出し惜しみしない魔法
入り口辺りにあったまるで今にも動き出しそうな石像。
服装からは、村人の男性のように見える。
緑色のようなベストに茶色のズボン。
安価な量産品の服である。
一昔前は布自体が貴重品ではあったけれど、栽培方法、流通などが向上して安価になり広がっている。
この世界では魔法が元の世界の科学のような役割をしているようだ。
そう思いながら僕は改めてその石像を見た。
逃げようといった行動は見えない。
今丁度何か物音がして振り返った、そんな石像だ。
その状態で固まっていることから、この町の中の方からその石化の攻撃を受けたのだろう。
服を着た石像という、そんな光景を目にしながら僕は、
「この町にいる人は全員、石化しているのでしょうか」
「まだ町の中に残っている人はいそうですね」
マリンのその言葉を聞いてから、僕はどうするべきか。
よし、マリンが逃げ帰る選択をしたら僕はこっそり離脱してこの町に潜入しようと決めた。

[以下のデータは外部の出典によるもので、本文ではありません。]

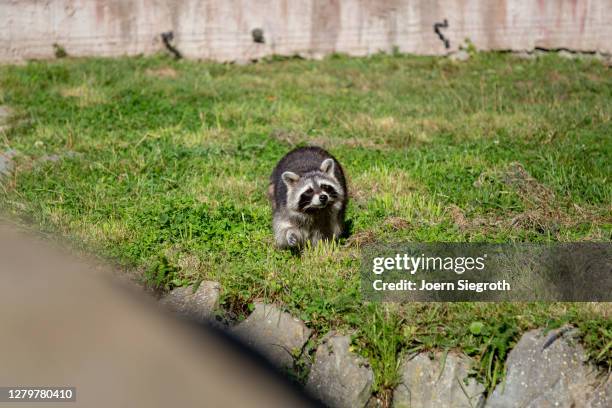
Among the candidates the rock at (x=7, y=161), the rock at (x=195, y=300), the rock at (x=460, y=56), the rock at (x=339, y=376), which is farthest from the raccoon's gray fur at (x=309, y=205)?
the rock at (x=460, y=56)

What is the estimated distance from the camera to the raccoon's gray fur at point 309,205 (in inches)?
250

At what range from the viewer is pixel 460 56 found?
13.3 metres

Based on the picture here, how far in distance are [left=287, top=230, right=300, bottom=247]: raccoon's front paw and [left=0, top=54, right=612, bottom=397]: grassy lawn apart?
0.47 ft

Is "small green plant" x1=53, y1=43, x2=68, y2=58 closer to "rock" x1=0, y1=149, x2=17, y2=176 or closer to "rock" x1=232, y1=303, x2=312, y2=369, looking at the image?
"rock" x1=0, y1=149, x2=17, y2=176

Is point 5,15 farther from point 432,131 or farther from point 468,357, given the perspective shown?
point 468,357

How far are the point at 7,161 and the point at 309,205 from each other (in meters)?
3.84

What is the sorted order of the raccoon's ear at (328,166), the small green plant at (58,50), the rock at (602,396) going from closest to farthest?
the rock at (602,396) < the raccoon's ear at (328,166) < the small green plant at (58,50)

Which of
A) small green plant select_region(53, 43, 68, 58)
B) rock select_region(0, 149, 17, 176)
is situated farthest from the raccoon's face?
small green plant select_region(53, 43, 68, 58)

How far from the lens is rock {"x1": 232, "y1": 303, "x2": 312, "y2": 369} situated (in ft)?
17.2

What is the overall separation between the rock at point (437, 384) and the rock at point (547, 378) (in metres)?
0.16

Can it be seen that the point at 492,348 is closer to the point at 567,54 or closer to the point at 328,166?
the point at 328,166

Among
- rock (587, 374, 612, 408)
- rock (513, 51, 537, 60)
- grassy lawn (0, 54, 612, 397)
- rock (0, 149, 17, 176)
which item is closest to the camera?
rock (587, 374, 612, 408)

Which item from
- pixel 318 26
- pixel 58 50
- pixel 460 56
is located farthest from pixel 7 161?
pixel 460 56

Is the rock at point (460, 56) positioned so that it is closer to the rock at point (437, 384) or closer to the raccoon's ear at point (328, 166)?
the raccoon's ear at point (328, 166)
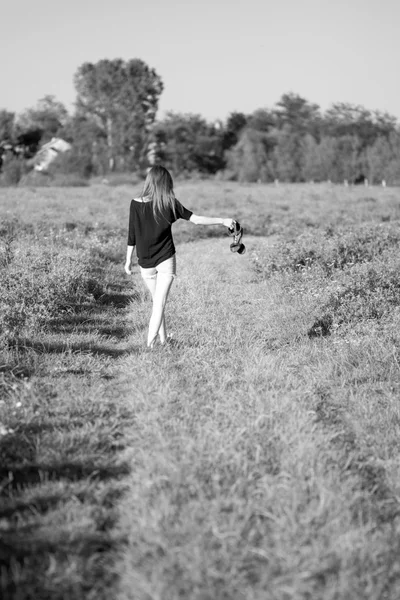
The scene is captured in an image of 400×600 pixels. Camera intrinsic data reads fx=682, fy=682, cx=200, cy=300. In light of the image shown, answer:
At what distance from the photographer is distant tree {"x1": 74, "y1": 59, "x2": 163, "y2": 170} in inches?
2159

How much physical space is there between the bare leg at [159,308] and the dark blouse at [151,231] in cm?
17

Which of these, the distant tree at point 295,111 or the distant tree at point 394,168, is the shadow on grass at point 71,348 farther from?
the distant tree at point 295,111

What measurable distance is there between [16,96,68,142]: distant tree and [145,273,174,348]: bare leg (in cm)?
5840

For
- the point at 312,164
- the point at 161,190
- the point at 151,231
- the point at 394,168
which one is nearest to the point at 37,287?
the point at 151,231

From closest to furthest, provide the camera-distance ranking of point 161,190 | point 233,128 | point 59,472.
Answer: point 59,472
point 161,190
point 233,128

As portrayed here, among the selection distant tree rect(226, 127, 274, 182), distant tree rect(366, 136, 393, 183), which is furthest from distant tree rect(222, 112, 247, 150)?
distant tree rect(366, 136, 393, 183)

一人のデメリットは、自分一人ですべてやらないといけない事、他の人達の援護が無しという事だ。
但し僕一人であれば僕の知っている魔法が使いたい放題である。
怪我をさせないように周りに注意しないといけないが、それはそれで自由に動けていい。
そう思っているとマリンが少し考えこんでから、
「クラリスと接触できればこの石化の魔法を解除する薬を量産できる。クラリスが石化していたら石化解除の薬を家探ししましょう。彼女、変わった薬を作るのが趣味の所もあるから」
「そうなのですか。ではクラリスさんの家に僕達が案内しますか?」
そう僕が言うとマリンは首を振り、
「危険だからあなたも、そしてアリサもここにいて。もし私が戻って来なかったら連絡を都市にして」
「そんな! 私だって……」
「何処に敵がいるのか分からない以上、そんな危険に子供の貴方を巻き込むわけにはいかないわ」
アリサがそれに対してぶつぶつ言い返しているが、マリンは聞く耳を持たないようだ。
そして薬を取りに行ったり、クラリスの救出をマリンがする気のようだったので僕は早速、この都市内を探査する事にした。
小さく呪文を唱えて、手を前にかざして縮小した地図を光で浮かべる。
立体映像。
僕が元いた世界ではまだ実用化されていない技術で、映画といった物語の世界でのみ見られたものだ。
こういった所は魔法は便利だなと思っているとマリンがそれを見て呆然としながら、
「なんですか、これ」
「この町の地図で、とりあえず石化した人を除いた画像です。……魔力の動きを追っていて、ここには幾つか動いていて、こっちは集団で動いていて……どうやら町の、僕達側と反対側の方はまだそこまで石化は進んでいないのかも。気づいていないようですし……石化される時に悲鳴を上げていないのはどうしてだろう? あ、うっすらと幕のようなものが見えるから、音が消えたり小さくなる魔法を使っているのかな?」
僕がそう説明するとマリンだけではなくアリサも、何も言えないようだった。
それを見ながら僕は、
「それで僕も連れて行ってもらえますか? 範囲はある程度決まっていますが、何処に敵がいるかこれで分かりますが」
そう僕は出し惜しみしない魔法を見せつけ、聞いたのだった。